## Exercise description
Exactly as they appear, copy the lines of the listing from the one containing "In this scene, which" through the final line, both included, and nothing else.
++++++
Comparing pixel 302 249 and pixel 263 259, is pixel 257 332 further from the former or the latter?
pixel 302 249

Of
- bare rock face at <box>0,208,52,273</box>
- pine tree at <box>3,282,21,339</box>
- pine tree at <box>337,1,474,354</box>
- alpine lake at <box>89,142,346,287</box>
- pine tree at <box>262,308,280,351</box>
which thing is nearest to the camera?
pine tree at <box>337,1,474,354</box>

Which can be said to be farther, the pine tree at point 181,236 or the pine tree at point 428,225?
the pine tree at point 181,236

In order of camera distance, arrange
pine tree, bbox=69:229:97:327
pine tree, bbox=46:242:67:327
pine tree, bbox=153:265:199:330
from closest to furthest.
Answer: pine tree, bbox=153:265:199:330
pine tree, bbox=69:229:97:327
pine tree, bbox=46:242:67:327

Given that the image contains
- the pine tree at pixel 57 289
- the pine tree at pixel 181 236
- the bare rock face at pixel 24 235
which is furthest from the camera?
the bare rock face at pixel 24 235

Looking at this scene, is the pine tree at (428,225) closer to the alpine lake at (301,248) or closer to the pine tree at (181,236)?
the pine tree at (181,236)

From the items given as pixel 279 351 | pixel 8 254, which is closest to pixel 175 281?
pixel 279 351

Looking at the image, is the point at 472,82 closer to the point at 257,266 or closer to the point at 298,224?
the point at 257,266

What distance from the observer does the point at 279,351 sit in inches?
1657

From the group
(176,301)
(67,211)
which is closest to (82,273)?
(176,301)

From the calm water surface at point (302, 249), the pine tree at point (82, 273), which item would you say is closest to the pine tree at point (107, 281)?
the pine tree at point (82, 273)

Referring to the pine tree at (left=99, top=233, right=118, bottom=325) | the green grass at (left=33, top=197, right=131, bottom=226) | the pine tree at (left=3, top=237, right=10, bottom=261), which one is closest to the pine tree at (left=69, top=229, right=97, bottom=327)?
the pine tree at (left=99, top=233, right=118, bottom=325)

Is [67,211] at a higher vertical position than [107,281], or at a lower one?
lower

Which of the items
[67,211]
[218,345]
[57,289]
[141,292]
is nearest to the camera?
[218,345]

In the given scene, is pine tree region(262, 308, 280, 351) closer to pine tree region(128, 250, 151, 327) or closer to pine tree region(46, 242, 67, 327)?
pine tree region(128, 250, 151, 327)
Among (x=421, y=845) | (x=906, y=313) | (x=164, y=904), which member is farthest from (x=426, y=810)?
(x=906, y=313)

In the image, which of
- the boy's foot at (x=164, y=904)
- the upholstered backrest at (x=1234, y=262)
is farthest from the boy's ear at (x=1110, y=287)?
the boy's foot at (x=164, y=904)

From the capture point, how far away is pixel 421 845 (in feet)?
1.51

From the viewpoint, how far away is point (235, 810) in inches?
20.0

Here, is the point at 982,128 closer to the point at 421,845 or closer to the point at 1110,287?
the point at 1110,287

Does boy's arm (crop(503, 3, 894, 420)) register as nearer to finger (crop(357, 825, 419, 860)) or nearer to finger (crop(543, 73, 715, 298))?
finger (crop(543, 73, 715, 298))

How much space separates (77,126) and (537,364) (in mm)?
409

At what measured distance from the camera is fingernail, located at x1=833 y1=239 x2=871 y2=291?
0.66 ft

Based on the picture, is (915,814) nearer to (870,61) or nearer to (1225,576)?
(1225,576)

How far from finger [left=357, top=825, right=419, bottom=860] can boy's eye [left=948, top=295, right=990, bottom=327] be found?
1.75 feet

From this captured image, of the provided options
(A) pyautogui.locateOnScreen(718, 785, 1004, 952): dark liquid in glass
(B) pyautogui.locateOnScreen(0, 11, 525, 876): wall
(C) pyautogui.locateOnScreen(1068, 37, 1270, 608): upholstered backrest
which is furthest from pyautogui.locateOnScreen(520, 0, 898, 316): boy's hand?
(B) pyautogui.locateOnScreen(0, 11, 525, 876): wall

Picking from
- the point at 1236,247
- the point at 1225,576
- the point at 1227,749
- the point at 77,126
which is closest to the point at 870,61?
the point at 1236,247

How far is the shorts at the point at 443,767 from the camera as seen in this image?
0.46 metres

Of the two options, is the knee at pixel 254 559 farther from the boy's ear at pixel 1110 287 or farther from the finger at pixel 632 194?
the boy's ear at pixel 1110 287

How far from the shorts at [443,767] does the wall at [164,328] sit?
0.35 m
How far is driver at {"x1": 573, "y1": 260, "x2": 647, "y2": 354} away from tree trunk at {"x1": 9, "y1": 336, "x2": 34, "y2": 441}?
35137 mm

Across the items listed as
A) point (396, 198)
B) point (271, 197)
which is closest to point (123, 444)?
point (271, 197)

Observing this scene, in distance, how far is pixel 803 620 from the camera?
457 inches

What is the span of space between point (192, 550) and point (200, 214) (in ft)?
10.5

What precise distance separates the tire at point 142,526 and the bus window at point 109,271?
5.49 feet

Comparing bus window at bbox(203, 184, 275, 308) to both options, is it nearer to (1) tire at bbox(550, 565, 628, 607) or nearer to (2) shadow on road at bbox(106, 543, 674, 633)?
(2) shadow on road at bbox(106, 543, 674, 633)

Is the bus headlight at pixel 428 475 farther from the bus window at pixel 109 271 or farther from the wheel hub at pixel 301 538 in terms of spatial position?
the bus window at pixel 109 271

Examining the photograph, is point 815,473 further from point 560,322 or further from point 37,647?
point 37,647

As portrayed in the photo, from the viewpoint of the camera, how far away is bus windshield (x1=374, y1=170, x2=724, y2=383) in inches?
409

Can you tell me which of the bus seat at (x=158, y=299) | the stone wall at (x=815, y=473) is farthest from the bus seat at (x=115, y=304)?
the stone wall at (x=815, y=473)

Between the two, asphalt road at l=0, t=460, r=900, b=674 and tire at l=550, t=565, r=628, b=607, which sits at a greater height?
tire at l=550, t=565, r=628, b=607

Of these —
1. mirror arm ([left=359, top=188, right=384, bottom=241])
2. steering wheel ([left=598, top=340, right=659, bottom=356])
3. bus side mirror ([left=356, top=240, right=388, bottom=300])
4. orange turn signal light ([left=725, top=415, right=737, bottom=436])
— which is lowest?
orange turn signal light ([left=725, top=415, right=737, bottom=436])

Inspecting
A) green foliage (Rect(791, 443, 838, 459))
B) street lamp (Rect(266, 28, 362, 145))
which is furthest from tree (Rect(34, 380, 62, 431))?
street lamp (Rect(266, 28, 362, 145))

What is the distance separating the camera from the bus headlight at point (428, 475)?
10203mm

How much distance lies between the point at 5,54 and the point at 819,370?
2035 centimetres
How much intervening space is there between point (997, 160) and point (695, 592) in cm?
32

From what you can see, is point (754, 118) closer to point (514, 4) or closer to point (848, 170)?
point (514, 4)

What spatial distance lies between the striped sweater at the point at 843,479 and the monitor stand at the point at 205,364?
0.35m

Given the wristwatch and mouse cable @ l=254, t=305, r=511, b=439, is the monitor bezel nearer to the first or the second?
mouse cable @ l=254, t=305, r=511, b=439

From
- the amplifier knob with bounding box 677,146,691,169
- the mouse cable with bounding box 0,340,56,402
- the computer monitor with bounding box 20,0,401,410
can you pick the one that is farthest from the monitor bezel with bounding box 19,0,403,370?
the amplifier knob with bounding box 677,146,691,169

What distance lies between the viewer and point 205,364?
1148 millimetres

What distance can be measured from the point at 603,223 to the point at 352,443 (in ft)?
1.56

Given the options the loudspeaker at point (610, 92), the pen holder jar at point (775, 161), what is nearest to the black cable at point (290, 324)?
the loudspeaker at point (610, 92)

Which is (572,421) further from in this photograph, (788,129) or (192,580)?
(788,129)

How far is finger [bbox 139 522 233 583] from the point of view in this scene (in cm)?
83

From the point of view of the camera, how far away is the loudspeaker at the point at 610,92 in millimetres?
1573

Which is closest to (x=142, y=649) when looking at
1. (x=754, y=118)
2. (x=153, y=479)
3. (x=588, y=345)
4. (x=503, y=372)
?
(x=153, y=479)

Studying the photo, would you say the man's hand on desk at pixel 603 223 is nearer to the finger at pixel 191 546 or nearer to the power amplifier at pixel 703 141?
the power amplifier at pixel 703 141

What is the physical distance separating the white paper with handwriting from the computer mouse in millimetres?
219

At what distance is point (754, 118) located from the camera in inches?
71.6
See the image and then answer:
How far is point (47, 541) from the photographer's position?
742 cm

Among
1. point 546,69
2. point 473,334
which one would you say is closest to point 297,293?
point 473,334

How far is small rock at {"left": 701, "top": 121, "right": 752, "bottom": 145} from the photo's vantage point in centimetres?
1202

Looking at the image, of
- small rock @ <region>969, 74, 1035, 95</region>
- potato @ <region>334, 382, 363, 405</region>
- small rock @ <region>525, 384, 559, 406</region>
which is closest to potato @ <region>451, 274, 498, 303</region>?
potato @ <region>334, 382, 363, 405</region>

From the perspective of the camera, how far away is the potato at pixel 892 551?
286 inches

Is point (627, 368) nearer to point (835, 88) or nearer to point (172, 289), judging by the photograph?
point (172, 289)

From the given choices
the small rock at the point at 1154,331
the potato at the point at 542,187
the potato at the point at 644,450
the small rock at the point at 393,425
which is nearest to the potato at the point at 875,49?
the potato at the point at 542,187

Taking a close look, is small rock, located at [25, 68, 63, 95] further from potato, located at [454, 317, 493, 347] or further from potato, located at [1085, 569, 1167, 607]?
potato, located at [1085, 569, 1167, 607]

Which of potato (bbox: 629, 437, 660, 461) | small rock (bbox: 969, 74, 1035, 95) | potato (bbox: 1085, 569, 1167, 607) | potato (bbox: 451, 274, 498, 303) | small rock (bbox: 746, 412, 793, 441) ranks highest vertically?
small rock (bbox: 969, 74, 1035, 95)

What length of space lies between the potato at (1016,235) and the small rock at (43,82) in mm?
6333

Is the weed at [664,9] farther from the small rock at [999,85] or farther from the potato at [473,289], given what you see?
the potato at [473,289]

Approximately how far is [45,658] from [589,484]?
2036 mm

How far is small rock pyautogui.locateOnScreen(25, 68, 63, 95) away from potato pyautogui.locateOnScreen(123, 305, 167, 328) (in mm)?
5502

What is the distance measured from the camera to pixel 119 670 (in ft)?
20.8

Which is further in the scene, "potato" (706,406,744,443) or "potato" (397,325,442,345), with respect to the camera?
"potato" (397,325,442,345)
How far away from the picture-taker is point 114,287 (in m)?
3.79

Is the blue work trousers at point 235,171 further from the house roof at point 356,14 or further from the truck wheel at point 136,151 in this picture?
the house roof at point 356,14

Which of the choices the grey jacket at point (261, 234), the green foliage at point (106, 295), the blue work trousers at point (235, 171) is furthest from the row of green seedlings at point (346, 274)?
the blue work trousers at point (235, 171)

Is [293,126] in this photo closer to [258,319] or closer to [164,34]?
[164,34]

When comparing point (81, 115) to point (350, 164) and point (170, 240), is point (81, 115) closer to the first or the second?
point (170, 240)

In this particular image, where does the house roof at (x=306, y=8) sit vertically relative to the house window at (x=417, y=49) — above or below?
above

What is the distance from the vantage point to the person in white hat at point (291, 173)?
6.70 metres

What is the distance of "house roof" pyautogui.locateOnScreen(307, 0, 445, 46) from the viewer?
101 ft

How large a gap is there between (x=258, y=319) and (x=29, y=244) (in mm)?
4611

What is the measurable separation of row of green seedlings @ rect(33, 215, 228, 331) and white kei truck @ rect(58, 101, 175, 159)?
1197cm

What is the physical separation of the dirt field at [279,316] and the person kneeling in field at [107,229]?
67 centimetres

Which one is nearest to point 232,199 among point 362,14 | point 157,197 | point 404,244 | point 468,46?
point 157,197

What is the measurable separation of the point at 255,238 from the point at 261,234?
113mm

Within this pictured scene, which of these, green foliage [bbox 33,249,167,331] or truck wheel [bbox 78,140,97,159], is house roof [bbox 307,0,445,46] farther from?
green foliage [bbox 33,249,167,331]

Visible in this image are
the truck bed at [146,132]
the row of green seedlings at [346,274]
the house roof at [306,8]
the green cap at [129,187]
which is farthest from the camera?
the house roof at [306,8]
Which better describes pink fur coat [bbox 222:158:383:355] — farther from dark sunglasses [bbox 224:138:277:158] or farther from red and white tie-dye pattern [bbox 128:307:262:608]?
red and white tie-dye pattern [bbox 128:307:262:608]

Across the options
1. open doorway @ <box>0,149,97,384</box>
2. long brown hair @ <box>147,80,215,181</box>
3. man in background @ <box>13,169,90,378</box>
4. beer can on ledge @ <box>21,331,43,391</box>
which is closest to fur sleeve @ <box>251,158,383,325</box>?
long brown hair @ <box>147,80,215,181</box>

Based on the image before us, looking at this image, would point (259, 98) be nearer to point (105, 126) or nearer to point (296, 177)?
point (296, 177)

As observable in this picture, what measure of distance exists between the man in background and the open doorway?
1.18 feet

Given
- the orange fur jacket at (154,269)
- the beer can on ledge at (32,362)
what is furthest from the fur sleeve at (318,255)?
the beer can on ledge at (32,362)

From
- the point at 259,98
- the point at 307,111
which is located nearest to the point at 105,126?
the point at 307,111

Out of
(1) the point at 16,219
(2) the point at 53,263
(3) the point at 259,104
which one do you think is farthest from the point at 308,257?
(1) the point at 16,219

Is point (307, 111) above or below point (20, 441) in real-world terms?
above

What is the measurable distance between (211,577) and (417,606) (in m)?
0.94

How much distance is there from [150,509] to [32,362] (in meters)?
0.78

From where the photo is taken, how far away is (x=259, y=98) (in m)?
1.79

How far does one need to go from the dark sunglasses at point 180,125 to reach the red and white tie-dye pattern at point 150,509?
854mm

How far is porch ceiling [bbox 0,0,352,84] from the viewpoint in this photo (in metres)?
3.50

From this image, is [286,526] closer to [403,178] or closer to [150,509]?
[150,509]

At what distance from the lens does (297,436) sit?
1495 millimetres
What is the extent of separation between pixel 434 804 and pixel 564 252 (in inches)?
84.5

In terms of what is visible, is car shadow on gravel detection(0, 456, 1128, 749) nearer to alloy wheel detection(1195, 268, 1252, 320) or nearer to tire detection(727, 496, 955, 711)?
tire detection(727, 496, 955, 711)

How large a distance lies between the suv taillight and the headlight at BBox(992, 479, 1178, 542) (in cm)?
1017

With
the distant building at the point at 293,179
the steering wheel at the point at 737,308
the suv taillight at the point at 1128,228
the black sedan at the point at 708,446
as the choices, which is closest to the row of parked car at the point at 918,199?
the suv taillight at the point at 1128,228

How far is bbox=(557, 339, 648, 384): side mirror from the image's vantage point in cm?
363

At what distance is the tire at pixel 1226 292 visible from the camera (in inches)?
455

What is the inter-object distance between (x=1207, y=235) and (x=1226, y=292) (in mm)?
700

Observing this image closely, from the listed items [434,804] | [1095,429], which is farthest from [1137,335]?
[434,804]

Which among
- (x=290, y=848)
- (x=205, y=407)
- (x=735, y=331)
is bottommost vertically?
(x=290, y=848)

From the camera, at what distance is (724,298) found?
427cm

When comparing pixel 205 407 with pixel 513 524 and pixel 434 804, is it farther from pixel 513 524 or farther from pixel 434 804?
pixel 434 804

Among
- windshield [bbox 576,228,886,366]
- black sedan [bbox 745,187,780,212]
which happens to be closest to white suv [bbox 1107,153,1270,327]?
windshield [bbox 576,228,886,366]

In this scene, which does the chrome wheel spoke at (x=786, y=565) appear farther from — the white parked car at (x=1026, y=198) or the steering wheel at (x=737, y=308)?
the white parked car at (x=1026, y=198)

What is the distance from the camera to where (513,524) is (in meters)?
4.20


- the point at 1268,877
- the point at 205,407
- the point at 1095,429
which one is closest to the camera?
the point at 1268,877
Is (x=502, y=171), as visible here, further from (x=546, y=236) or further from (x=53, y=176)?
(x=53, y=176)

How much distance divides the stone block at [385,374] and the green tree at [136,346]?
++++++
## Written answer
In this scene, which does the chrome wheel spoke at (x=786, y=565) appear farther from — the white parked car at (x=1026, y=198) or the steering wheel at (x=737, y=308)?
the white parked car at (x=1026, y=198)

What is the distance from the camera to where (513,524) is (in meters)?
4.20


- the point at 1268,877
- the point at 205,407
- the point at 1095,429
which one is closest to the camera?
the point at 1268,877
Is (x=502, y=171), as visible here, further from (x=546, y=236) or further from (x=53, y=176)?
(x=53, y=176)

How much distance divides the stone block at [385,374] and the green tree at [136,346]?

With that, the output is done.